L’Uzbekistan abolisce la pena di morte

Non conosco abbastanza la vera storia dell’Uzbekistan (intendo dire: oltre alle versioni contrapposte che circolano, apparentemente strumentali e propagandistiche) per prendere posizione sulla recente polemica in merito alla mancata esposizione – già programmata – del dipinto a olio Quando bombardarono Bukhara. L’opera di Vjačeslav Akhunov (sette metri per due, appena arrivata dagli USA, ma rimasta impacchetta) si riferisce agli eventi del 1920. Secondo un’altra versione era stato bombardato dall’Armata Rossa più che altro l’Ark di Bukhara, il palazzo-fortezza dell’emiro Mohammed Alim Khan. Secondo altre ancora, sarebbe stato egli stesso, prima di fuggire in Afghanistan con il tesoro reale, a far minare il palazzo – e in particolare i locali dell’harem – perché non venisse “contaminato” dai comunisti. Comunque sia, in attesa di saperne di più, per ora sospendo il giudizio.
Ma intanto dall’Uzbekistan giungono anche altre notizie, molto più gradite e confortanti. Con l’approvazione di una nuova carta costituzionale (vedi il referendum del 30 aprile) viene infatti abolita la pena di morte.

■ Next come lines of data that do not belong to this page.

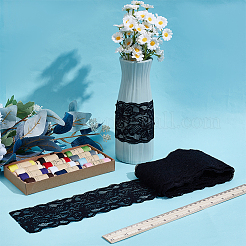 ポリエステル弾性花レーストリム生地  Diy 装飾服縫製アップリケ生地  ブラック  3-1/8インチ（80mm）  約10ヤード/個&nbsp;DIY-WH0632-94A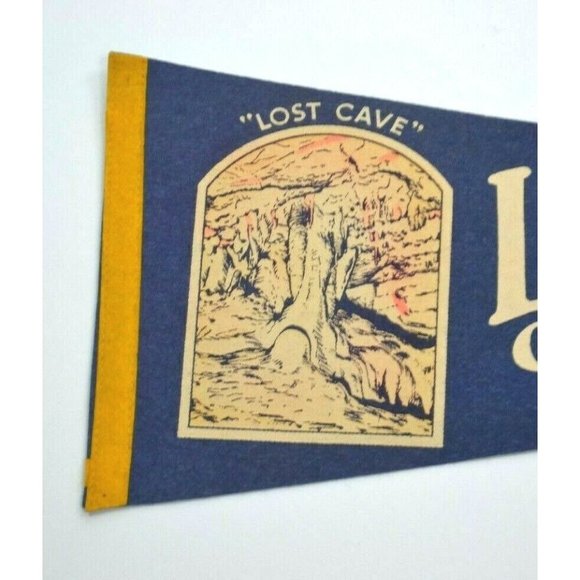 VINTAGE Lost River Caverns Hellertown, PA Felt Flag Pennant 9" x 26.5" - Picture 2 of 3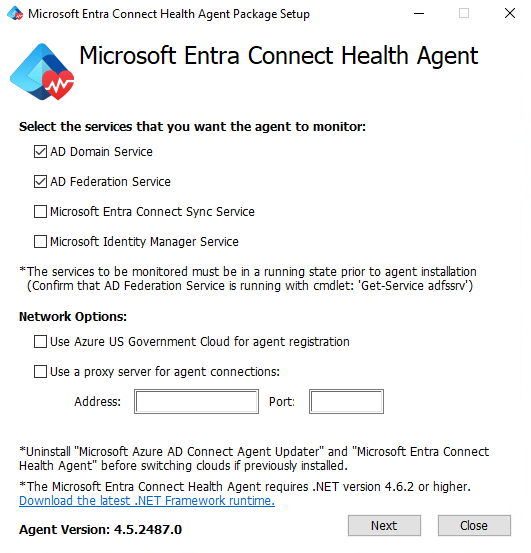Screenshot that shows the Microsoft Entra Connect Health agent for AD DS installation window.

Un inciso. Anche se parlar “bene”, relativamente beninteso, della Russia di questi tempi può essere controproducente, non posso non notare che in questo l’Uzbekistan, Paese in difficile equilibrio tra i due schieramenti, si allinea più con Mosca che con Washington. Infatti, mentre la Russia l’ha abolita ormai da un trentennio, essa viene mantenuta e praticata in diversi Stati americani.
È apparso evidente a tutta l’opinione pubblica uzbeka che gran parte del merito per la definitiva scomparsa di questa norma iniqua spetta a una donna coraggiosa: Tamara Chikunova.
Deceduta due anni fa, questa autentica “Madre Coraggio”, dopo che il figlio era stato giustiziato nel luglio del 2000, si era impegnata senza tregua prima per la moratoria e poi per l’abolizione. Da indagini successivi il figlio era poi risultato innocente del crimine per cui era stato condannato. L’ennesimo esempio di un errore giudiziario che – nel caso la condanna a morte sia già stata eseguita – risulta assolutamente irrimediabile, irreversibile.
In attesa che anche il resto del pianeta si adegui, consoliamoci con questa importante vittoria dell’etica (o semplicemente del buon senso).